::: Supplied material :::

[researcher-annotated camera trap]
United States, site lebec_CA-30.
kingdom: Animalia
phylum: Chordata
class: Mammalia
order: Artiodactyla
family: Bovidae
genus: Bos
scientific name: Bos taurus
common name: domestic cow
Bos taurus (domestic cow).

:::

■ Work instructions
Everything from the line that contains "United States, site lebec_CA-30." through the final line of the listing is to be restated word for word, and nothing more.

■ Exercise result
United States, site lebec_CA-30.
kingdom: Animalia
phylum: Chordata
class: Mammalia
order: Artiodactyla
family: Bovidae
genus: Bos
scientific name: Bos taurus
common name: domestic cow
Bos taurus (domestic cow).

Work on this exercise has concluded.